Женщины из универсального Зоиного взвода относились к Юрке по-матерински или по-сестрински. Юрка, конечно, иногда задерживал взгляд на голых плечах или икрах женщин, стирающих белье, но никогда бы ему не пришло в голову, как Сашке Сидорову, например, подсматривать за бабами в бане. Юрка прекрасно представлял себе, что его время еще не настало. «Вот победим, тогда…» — думал Юрка.

…Когда Дуська его коснулась, он необыкновенно смутился и от этого напустил на себя невероятную суровость и грубость.

— Ишь, сиськи выставила! — ткнув пальцем в фотографию Ханнелоры, сказал он грубоватым баском, словно не замечая прижавшейся к нему Дуськи. А между тем не фотографическая, а самая что ни на есть натуральная грудь Дуськи, хоть спрятанная под комбинезон, пахнущий порохом и авиабензином, заляпанный маслом, была совсем рядом и прижималась к его лопаткам все теснее и теснее.

Следующая картинка была еще отчаяннее. На ней Ханнелора лежала на спине, совсем голая, с запрокинутой головой и раздвинутыми ногами. Это было тоже снято в траве, но с более низкой точки…

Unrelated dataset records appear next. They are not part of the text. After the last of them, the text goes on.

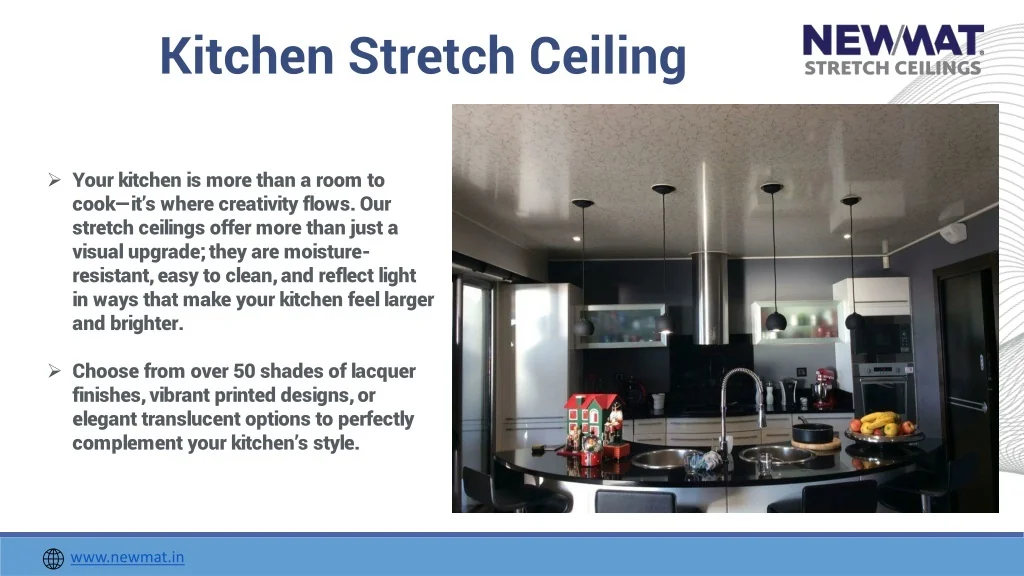 Kitchen Stretch Ceiling

NEWMAT
STRETCH CEILINGS

➢ Your kitchen is more than a room to cook—it's where creativity flows. Our stretch ceilings offer more than just a visual upgrade; they are moisture-resistant, easy to clean, and reflect light in ways that make your kitchen feel larger and brighter.

➢ Choose from over 50 shades of lacquer finishes, vibrant printed designs, or elegant translucent options to perfectly complement your kitchen's style.

www.newmat.in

Юрка рассматривал фотографию, а Дуська, прижимаясь грудью к Юркиной спине, чувствовала, как колотится его сердце и как часто, возбужденно он дышит. Дуська воровато оглянулась: Клава, немка и Зоя спали как убитые. «Господи! — пронеслась у Дуськи отчаянная мысль. — Ведь завтра не ровен час убьют! Сегодня ранили, еще неизвестно, как от этой раны выживу… Неужто так и пропаду?» Все Дуськины инстинкты забурлили у нее в душе, а по телу прошла тугая, горячая волна желания… «Как ему сказать? — мучилась Дуська. — Ведь пацаненок еще, испугается, девки проснутся — сраму не оберешься! Удавиться охота!»

Третья картинка из серии «На природе» изображала Хайнца и Ханнелору на той же полянке, только теперь Ханнелора лежала на своем супруге, по-лягушачьи подтянув ноги, согнутые в коленях, и выставив прямо в камеру голый зад… Дуська от этого уже не могла себя сдерживать.